◆ Auszug zum Lesen:
■ ■ ■ ■ ■ ■ ■

Das Unternehmen Veigel aus Öhringen bei Heilbronn fertigt Doppelbedienungen für Fahrschulautos, mit denen Fahrlehrer von der Beifahrerseite aus eingreifen können. Veigel beschäftigt über 100 Menschen, setzt rund 14 Mio. Euro im Jahr um und baut neben Fahrschulausstattung auch Fahrhilfen für Menschen mit Behinderungen. Seit 2019 führt Jann Swyter das Familienunternehmen, das er von seinem Vater übernommen hat
CAPITAL: Herr Swyter, Ihre Kunden kommen aus der Autoindustrie, die derzeit in einer tiefen Krise steckt. Wie ist Ihr Blick darauf?
JANN SWYTER: Die Automobilindustrie ist in einer größeren Transformation, als sie wahrhaben möchte. Wir haben schon Ende 2014 gemerkt, dass wir mit den Herstellern kein zukunftsfähiges Geschäftsmodell haben. Ich wurde damals Vertriebsleiter für Veigel Deutschland. Meine erste Verhandlung führte ich mit dem Volkswagenkonzern. Wir hatten ein Angebot gemacht für einen Schwenkhubsitz in einem gepanzerten Fahrzeug für einen schwergewichtigen Politiker, also für ein sehr spezielles Sonderprojekt. Eigentlich war alles schon vorverhandelt.

■ ■ ■ ■ ■ ■ ■

◆ Kurze Übung A: Gib die folgenden Zeilen der Einträge unverändert wieder: Beginne bei der Zeile mit „Which is closer“ und höre erst am Ende der Einträge auf.

◆ Vorgegebene Einträge:
■ ■ ■ ■ ■ ■ ■

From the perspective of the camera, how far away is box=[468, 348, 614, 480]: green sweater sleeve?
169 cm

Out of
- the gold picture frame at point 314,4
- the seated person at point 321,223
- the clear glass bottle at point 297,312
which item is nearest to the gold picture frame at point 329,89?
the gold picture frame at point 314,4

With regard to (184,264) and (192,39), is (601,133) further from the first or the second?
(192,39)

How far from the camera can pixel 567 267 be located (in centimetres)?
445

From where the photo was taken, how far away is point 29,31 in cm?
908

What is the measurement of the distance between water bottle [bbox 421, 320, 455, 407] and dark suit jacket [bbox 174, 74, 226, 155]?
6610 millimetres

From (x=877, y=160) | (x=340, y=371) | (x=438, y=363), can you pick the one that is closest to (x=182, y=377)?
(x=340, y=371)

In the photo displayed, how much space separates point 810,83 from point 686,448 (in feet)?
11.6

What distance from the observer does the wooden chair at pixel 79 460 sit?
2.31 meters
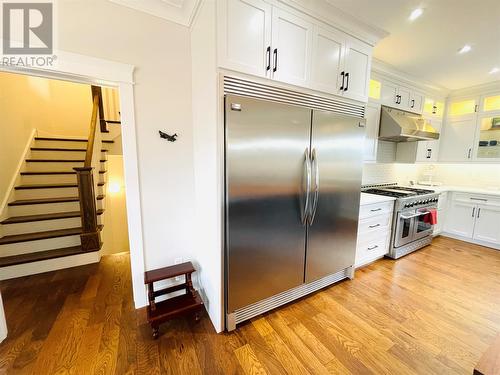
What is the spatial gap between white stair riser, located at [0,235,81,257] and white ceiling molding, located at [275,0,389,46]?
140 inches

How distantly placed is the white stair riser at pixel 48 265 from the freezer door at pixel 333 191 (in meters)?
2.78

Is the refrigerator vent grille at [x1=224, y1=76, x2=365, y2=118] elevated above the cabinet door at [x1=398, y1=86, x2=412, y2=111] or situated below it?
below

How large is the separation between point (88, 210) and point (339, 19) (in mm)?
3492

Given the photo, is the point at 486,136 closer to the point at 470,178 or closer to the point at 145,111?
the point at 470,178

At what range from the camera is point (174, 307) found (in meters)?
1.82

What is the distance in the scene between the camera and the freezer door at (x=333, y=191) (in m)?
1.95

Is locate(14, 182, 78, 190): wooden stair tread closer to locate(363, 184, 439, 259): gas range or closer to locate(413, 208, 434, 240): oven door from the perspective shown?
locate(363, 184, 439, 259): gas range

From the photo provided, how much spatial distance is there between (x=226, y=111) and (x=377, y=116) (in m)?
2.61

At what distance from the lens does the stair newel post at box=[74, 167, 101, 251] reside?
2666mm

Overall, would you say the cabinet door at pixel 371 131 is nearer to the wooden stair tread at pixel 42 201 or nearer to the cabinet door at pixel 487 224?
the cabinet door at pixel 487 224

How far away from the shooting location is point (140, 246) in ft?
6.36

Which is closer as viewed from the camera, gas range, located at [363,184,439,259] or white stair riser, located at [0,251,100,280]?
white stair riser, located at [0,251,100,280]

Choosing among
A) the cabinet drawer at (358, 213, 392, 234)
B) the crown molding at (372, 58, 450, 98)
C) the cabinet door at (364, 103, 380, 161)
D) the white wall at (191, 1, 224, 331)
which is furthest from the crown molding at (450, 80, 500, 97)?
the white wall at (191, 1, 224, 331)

■ ■ ■ ■ ■ ■ ■

◆ Kurze Übung B: Gib einen Abschnitt aus dem Text über das Unternehmen Veigel wortgetreu aus. Beginne bei den Worten „Das Unternehmen Veigel“ und höre nach „Ihr Blick darauf?“ auf.

◆ Vollständige Ausgabe A:
Which is closer as viewed from the camera, gas range, located at [363,184,439,259] or white stair riser, located at [0,251,100,280]?
white stair riser, located at [0,251,100,280]

Choosing among
A) the cabinet drawer at (358, 213, 392, 234)
B) the crown molding at (372, 58, 450, 98)
C) the cabinet door at (364, 103, 380, 161)
D) the white wall at (191, 1, 224, 331)
which is furthest from the crown molding at (450, 80, 500, 97)?
the white wall at (191, 1, 224, 331)

◆ Vollständige Ausgabe B:
Das Unternehmen Veigel aus Öhringen bei Heilbronn fertigt Doppelbedienungen für Fahrschulautos, mit denen Fahrlehrer von der Beifahrerseite aus eingreifen können. Veigel beschäftigt über 100 Menschen, setzt rund 14 Mio. Euro im Jahr um und baut neben Fahrschulausstattung auch Fahrhilfen für Menschen mit Behinderungen. Seit 2019 führt Jann Swyter das Familienunternehmen, das er von seinem Vater übernommen hat
CAPITAL: Herr Swyter, Ihre Kunden kommen aus der Autoindustrie, die derzeit in einer tiefen Krise steckt. Wie ist Ihr Blick darauf?